Updated: Sep 29, 2022

[New article] Abstract. Hannah Arendt has been criticised for the sharp distinction she drew between the social and political realms, and her application of this distinction to schools. In this paper, I demonstrate that this distinction can be interpreted as a heuristic that Arendt developed to address a tension that she had encountered in her attempt to understand childhood. She understood schools to be spaces that could prepare children for citizenship. However, she also recognised that attempts to prepare children for citizenship threatened two characteristics of childhood: their vulnerability and their natality.
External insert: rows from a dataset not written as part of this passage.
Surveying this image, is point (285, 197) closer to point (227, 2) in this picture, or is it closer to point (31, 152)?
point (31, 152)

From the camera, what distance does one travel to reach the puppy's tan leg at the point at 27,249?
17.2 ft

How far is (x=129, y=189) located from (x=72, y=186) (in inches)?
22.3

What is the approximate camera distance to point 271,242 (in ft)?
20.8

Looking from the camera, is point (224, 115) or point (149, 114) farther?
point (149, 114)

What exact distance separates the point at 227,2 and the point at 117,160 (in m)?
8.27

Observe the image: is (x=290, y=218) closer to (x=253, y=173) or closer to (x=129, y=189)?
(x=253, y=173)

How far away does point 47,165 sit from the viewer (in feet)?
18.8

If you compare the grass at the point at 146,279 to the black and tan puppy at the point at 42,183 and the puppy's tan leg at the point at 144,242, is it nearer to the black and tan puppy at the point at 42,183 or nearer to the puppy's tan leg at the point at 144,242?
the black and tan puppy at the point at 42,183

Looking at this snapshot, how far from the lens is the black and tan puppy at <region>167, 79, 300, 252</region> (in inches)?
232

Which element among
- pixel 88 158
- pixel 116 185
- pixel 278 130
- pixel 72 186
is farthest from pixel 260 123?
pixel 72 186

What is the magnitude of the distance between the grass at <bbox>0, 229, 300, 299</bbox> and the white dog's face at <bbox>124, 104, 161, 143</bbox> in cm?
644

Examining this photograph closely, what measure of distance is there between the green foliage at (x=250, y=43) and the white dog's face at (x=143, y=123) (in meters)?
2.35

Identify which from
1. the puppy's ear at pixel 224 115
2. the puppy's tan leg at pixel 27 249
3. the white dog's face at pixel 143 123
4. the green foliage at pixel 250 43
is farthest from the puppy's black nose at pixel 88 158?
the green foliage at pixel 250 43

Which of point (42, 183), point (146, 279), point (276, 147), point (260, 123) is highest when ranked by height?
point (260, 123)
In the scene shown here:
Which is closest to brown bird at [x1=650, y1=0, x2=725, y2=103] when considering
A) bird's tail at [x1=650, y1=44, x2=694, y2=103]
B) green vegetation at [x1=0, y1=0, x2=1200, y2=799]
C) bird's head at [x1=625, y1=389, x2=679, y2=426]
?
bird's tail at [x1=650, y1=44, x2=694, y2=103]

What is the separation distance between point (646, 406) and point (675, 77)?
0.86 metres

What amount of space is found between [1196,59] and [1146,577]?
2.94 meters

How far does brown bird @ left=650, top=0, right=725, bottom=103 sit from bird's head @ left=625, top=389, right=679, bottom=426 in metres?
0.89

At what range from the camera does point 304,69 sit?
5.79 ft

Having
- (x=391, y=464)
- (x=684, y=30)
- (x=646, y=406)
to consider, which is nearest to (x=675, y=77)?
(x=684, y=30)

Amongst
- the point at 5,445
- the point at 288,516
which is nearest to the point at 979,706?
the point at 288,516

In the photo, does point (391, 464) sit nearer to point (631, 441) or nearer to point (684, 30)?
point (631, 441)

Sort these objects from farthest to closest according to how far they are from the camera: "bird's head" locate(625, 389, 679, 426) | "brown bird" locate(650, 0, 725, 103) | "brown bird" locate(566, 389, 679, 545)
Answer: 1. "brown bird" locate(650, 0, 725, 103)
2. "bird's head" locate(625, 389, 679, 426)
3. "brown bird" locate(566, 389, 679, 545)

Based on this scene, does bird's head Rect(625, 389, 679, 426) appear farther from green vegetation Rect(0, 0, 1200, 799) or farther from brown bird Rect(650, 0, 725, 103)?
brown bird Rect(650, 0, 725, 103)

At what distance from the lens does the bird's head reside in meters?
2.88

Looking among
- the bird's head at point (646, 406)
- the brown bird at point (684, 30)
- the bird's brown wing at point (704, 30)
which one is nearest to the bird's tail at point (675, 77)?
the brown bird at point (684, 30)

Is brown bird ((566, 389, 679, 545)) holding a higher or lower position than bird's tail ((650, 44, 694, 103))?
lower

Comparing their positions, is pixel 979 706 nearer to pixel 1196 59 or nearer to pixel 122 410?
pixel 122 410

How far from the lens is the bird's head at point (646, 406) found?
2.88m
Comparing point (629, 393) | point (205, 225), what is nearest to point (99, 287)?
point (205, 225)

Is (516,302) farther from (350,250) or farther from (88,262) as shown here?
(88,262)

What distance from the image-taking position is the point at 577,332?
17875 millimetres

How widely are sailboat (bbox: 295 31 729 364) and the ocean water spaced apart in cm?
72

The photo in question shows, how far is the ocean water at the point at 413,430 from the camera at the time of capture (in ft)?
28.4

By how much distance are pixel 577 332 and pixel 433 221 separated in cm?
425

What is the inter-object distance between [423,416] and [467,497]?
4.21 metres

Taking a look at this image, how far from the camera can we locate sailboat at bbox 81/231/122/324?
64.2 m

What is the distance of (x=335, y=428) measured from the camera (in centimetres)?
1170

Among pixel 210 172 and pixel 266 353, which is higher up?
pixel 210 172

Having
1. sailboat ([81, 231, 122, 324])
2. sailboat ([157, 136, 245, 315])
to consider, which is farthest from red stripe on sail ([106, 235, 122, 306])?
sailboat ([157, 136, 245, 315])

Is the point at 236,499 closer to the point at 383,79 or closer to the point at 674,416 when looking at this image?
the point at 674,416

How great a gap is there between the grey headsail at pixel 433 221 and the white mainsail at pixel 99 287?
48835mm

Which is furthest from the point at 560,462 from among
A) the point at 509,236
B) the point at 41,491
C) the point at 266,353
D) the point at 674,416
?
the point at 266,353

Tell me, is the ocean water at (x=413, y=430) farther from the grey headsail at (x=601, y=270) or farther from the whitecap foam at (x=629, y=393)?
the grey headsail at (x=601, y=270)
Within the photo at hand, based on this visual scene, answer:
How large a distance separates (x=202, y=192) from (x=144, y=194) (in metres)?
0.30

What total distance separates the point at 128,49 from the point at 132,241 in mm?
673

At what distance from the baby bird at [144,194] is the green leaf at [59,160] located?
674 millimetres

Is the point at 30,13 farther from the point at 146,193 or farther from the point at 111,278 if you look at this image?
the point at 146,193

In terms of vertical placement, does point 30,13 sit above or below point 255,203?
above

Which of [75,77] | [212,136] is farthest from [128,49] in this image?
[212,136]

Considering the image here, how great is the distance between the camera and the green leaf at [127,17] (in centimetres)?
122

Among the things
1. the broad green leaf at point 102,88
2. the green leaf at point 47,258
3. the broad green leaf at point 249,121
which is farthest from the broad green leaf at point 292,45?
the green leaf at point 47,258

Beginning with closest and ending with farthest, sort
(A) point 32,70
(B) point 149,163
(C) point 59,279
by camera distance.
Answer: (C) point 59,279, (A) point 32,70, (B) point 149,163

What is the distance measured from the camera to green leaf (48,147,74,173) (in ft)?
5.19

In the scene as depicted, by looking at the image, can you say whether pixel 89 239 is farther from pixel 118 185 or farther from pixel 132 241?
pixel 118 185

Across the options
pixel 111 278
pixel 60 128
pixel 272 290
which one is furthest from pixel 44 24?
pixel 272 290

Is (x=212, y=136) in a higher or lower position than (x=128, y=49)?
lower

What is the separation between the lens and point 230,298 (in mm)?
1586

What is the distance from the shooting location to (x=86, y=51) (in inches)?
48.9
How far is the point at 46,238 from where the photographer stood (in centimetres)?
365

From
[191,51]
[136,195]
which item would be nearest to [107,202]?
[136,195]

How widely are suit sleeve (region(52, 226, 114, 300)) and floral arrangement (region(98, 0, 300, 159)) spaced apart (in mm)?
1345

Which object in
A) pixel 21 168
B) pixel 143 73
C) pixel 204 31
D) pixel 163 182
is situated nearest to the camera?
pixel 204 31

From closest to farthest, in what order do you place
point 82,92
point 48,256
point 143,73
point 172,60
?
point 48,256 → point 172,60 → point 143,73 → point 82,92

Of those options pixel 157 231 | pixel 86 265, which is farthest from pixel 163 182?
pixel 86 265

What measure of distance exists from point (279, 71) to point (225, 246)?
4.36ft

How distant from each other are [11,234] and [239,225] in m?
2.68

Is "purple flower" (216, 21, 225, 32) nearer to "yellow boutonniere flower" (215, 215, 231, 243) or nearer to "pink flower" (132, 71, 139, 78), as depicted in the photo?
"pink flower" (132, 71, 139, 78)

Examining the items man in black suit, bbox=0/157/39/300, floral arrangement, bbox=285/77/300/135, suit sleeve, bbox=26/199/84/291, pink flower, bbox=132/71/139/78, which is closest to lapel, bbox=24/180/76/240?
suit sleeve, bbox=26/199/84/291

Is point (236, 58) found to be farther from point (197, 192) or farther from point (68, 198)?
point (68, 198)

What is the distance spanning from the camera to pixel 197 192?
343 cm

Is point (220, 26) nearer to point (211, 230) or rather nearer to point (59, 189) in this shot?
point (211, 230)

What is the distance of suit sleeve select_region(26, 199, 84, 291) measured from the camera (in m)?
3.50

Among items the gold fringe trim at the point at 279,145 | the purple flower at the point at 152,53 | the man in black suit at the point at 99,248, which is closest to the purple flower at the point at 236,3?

Arendt's heuristic can be fruitful for addressing dilemmas in citizenship education in ethnoculturally plural contexts.


This article is forthcoming in the Journal of Philosophy of Education. DOI: 10.1111/1467-9752.12577


Update, 29 October 2021: The article is finally out, and open access.


As a preview, here is the first paragraph of the article proper:

Of all of Hannah Arendt's essays, ‘Reflections on Little Rock’ (1959b) is one of the most controversial, and was so from the very beginning. The essay was originally commissioned by the editors of the Jewish magazine Commentary in 1957, who then had second thoughts about printing it. By the time it was finally published in a different magazine (Dissent) in 1959, it had already been indirectly criticised by Sidney Hook (1958) in a separate pamphlet, and it was published alongside two essays also criticising the piece—from Daniel Spitz and Melvin Tumin, respectively. ‘Reflections’ is remarkable, then, in that even before the public had read the first word of Arendt's piece, three critiques of the essay had already been printed.